The Range Over String Returns Runes, Not Bytes

You are building a text logger that truncates messages to a maximum length. You write a helper function that slices the string at index 100. Most of the time, it works fine. Then a user submits a message full of emojis or Chinese characters. The output is garbled. The truncation cut a multi-byte character in half, leaving a broken glyph and a panic downstream when the database rejects invalid UTF-8. Or you are calculating a checksum and your loop skips bytes because the range loop jumped over continuation bytes, treating them as part of the previous character.

The issue is the same in both cases. You assumed the string is a sequence of characters where each character occupies one slot. In Go, strings are sequences of bytes. Those bytes encode text in UTF-8, which is a variable-width encoding. Some characters take one byte. Others take two, three, or four. The range loop is smart enough to decode UTF-8. It yields full Unicode code points, called runes, not raw bytes. If you need bytes, range is the wrong tool.

Runes versus bytes

Go strings are immutable sequences of bytes. The language does not enforce a specific encoding, but the convention is UTF-8. UTF-8 is designed so that ASCII characters (values 0 to 127) use a single byte. Characters outside ASCII use multi-byte sequences. The emoji 🚀 is four bytes. The letter é is two bytes. The character 中 is three bytes.

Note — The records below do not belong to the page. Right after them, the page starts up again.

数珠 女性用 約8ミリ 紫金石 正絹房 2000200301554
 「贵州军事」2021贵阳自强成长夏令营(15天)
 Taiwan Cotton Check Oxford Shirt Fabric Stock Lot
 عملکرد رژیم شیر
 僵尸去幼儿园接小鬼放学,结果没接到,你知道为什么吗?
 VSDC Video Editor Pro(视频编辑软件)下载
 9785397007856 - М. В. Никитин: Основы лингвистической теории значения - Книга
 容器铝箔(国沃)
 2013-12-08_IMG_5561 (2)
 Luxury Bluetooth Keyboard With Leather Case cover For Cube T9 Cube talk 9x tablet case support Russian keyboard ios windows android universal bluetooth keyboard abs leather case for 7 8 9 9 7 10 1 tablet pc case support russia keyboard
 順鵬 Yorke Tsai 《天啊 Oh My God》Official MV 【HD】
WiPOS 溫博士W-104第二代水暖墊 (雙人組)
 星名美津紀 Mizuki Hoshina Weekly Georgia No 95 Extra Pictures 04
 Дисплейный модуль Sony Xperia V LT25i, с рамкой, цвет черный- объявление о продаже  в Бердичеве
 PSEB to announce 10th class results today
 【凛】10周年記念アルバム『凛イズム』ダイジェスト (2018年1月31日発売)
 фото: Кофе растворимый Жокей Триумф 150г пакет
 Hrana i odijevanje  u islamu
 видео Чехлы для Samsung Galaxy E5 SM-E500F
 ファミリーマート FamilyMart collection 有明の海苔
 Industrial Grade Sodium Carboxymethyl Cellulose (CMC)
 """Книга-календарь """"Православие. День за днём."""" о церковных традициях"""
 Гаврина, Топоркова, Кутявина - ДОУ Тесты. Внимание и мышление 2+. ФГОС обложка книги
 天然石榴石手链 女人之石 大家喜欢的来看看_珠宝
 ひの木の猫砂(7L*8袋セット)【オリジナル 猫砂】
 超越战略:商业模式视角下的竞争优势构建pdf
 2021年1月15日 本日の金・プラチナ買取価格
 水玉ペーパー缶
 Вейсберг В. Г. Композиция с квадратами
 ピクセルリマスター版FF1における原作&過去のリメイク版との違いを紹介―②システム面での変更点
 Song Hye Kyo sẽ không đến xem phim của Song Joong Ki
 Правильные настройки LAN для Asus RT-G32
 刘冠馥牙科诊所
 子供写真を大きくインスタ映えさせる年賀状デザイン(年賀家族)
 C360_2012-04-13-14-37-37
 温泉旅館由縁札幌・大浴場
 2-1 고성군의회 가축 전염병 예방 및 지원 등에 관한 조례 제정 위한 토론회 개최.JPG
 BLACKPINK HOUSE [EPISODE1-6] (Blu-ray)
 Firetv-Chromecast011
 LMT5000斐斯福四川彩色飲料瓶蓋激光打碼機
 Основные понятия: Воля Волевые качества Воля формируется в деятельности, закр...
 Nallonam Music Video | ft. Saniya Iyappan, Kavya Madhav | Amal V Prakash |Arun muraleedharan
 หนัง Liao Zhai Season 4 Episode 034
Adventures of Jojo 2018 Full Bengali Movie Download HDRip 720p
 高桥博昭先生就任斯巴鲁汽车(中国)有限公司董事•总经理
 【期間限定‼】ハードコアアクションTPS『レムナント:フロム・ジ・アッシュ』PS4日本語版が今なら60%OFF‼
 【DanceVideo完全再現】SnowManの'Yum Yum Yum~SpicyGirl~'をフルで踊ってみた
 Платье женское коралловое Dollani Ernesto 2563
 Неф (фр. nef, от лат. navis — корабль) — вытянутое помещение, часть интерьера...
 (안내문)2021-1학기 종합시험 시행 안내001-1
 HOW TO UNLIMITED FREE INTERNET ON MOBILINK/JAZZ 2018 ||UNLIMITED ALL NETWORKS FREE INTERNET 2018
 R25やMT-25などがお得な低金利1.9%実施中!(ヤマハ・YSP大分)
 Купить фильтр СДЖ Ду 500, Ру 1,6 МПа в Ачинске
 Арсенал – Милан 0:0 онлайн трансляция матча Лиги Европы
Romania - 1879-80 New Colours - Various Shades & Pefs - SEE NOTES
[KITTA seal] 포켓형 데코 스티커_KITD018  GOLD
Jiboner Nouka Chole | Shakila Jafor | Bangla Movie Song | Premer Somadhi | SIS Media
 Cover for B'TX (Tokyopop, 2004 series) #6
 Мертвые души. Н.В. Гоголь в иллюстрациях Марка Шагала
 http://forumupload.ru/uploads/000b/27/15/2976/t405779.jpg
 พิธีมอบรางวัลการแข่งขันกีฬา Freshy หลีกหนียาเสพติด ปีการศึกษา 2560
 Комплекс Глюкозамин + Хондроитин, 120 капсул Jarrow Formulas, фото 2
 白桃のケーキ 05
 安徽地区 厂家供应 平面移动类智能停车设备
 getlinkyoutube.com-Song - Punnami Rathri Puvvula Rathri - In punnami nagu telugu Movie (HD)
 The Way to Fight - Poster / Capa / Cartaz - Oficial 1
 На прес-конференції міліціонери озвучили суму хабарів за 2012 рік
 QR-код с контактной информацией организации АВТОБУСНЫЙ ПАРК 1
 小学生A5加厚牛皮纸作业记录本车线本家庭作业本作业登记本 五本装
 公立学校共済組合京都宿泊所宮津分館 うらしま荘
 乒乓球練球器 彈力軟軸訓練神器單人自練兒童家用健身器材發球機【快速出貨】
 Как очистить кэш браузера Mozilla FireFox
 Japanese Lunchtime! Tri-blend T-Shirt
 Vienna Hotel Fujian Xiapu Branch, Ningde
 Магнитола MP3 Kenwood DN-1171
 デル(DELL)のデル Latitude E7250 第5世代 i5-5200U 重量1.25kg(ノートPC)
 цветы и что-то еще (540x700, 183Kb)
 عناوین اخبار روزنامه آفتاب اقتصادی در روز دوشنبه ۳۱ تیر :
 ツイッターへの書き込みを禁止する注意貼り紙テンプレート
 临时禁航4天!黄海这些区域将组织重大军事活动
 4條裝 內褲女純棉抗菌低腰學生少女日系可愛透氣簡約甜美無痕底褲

When you use range on a string, the compiler generates code that decodes the UTF-8 stream. The loop variable is a rune, which is an alias for int32. You get the full Unicode code point value. The loop advances by the width of the character. If the character is one byte, the index moves by one. If it is four bytes, the index jumps by four. You never see the internal bytes of a multi-byte sequence.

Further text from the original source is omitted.